В этом смысле Беларусь – одна страна.
Она гораздо более гомогенна в плане ментальности, политических и геополитических ориентаций. Это статическая характеристика. Что касается динамической, то в 90-е годы разница между Витебском и Гродно была больше, чем сейчас. Произошла гомогенизация. Это является результатом, говоря дипломатическим языком, специфической медийной ситуации в стране и воздействием официальной идеологии.
Например, рейтинги мы не измеряем, в силу того, что это сегодня невозможно. Рейтинги персоналий – территория, скажем так, закрытая для исследовательских полетов, но когда это было еще не так, разница рейтинга первого лица между Витебской либо Могилевской и Гродненской областью была в два раза. Сейчас рейтингов персоналий нет, но по другим позициям и ориентациям видно, что эта разница нивелируется. Различия в геополитических ориентациях между Гродненской и Могилевской областью есть, но не до уровня противоположностей.
Что касается характерологических черт, то можно констатировать понижение интереса к политической тематике. Это тоже такая зона, закрытая для полетов, но уже не для исследований, а для людей. Все прекрасно понимают, что процесс принятия решений сосредоточен в одной точке, и их активность никоим образом на это не повлияет. Поэтому они уходят в другие виды деятельности.
— Можно ли определить момент, когда начался резкий спад интереса к политической тематике?
— Это медленный, но постоянный процесс.
— А вообще белорусы сильно изменились за время ваших исследований?
— Тут два момента можно выделить. И они противоположные. С точки зрения национальной идентичности видно, как она формировалась и на данный момент это уже произошло.
Да, беларуская идентичность другая, чем немецкая, чем польская, литовская, но она есть.
Этот процесс шел на протяжении всего времени исследований, но вы просто не представляете, как он ускорился! Я имею в виду прежде всего геополитические ориентации. В последние полгода он идет фантастически быстро, и думаю, вы понимаете, в связи с какими событиями.
С другой стороны, четко наблюдается процесс конформизации населения: отход от социальной, политической активности и так далее. Вы, возможно удивитесь, как сочетаются эти два процесса в одном обществе, но оно так и бывает. В одном явлении нередко сочетаются и ригидность, и эластичность. Так и в обществах, бывает, идут почти противоположные процессы.
— А как дела с молодежью?
— Я понимаю ваш вопрос и даже предвидел его, но, боюсь, мой ответ вам не понравится. Однажды на форуме в Крынице-Здруй (по смыслу мероприятия это такой Давос Центральной и Восточной Европы) меня в начале выступления воспринимали очень неодобрительно, когда я выступал по теме «Молодежь как двигатель прогресса в странах СНГ». Что касается беларусской молодежи, то можно говорить о том, что в молодежи сформировался большой пласт, слой, страта конформистски ориентированных молодых людей. Они выросли в этом окружении, других портретов на стене не видели. Они думают, что так устроена вся Солнечная система и будет такой всегда. И они думают, как приспособиться к этой среде, а не о том, как ее изменить.

Исходные данные:
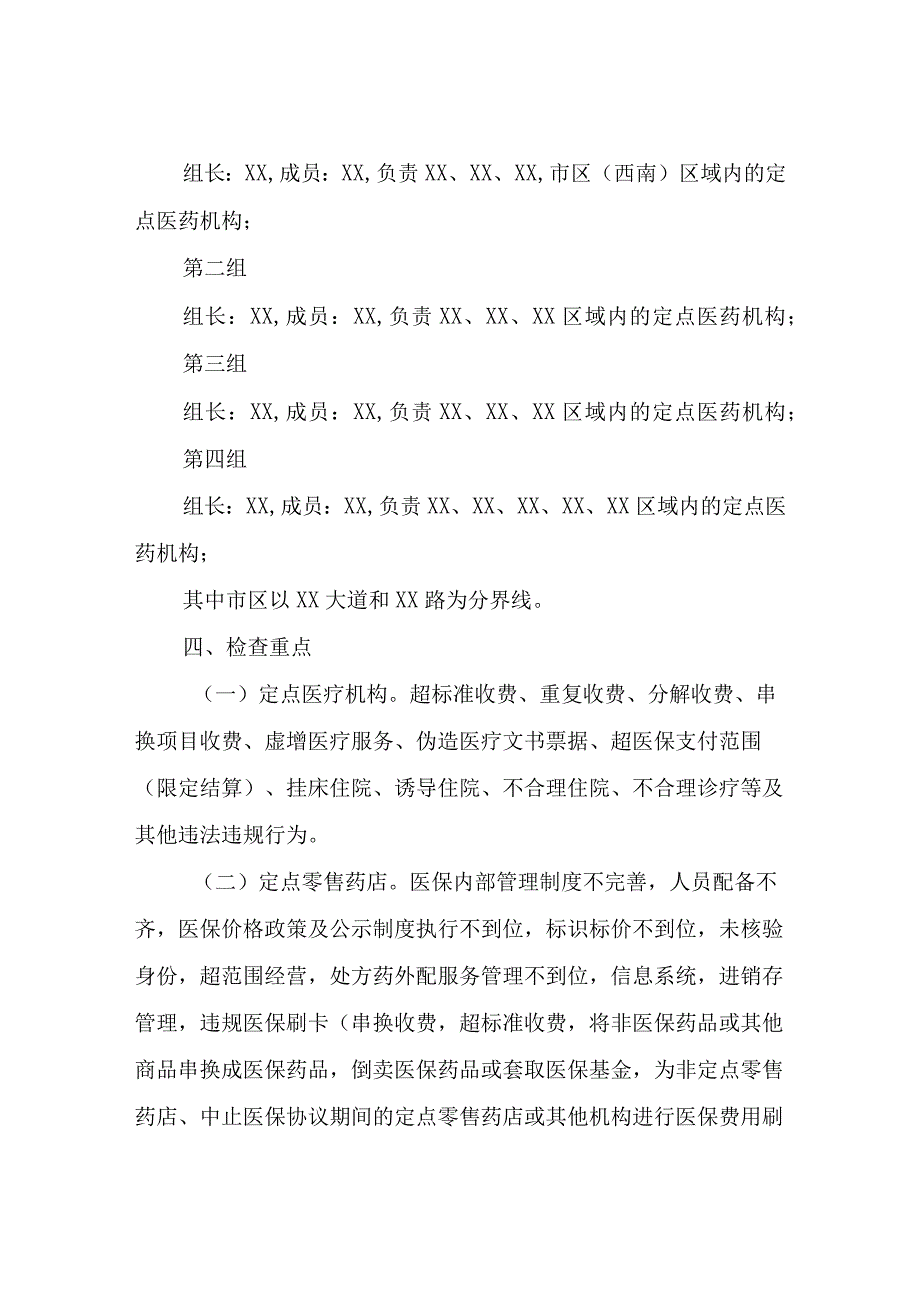 XX市医保局2023年“全覆盖”检查工作方案.docx_第2页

Задание:
Продолжите, пожалуйста, интервью о белорусском обществе, начав сразу после его последнего предложения.

Поле для ответа:
— А в других странах с молодежью этого не происходит?
— Конечно же, это общая тенденция. Например, во Франции молодежь тоже приспосабливается к ситуации. Но приспособление к той ситуации означает приспособление к определенной креативности, к активности, а у нас это приспособление к пассивности. Приспособление есть везде: и в динамично развивающемся капитализме, и в самом застойном стагнирующем обществе, а приспособление идет к среде. Поэтому приспособление приспособлению рознь.
И тут, чтобы точнее ответить на ваш вопрос, я не могу не упомянуть еще один аспект – пресловутую беларусскую толерантность, которую называют базовой чертой национального характера. Толерантность носит, прошу прощения, контекстуальный характер. В одном контексте она проявляется как уважение к различным точкам зрения и формам поведения, открытость и терпимость. Это одна форма проявления толерантности. В другом контексте – в другом обществе или в том же самом, но в другой исторический момент та же прекрасная толерантность трансформируется в конформность – полное приспособление. И вот эта базовая черта характера беларусов играет и переливается между двумя полюсами – уважением к другому и конформизмом.
Таков итог исторических процессов, происходивших на этой земле. Беларусская государственность всегда была добровольной или не очень, но в союзе с кем-то – будь то Великое Княжество Литовское, Речь Посполита, Российская Империя, СССР и так далее.
Но когда базовые проблемы выживания, удержания власти или какие-то еще решались, Беларусь начинала отходить от этого союза.
В каком-то смысле это происходит и сейчас. Это особенность как государственного строительства так и национальной социальной психологии, обусловленная географическим положением Беларуси.
— Раз уж сравниваем Беларусь с другими странами, то скажите, как волна популярности популистов в разных странах скажется на Беларуси?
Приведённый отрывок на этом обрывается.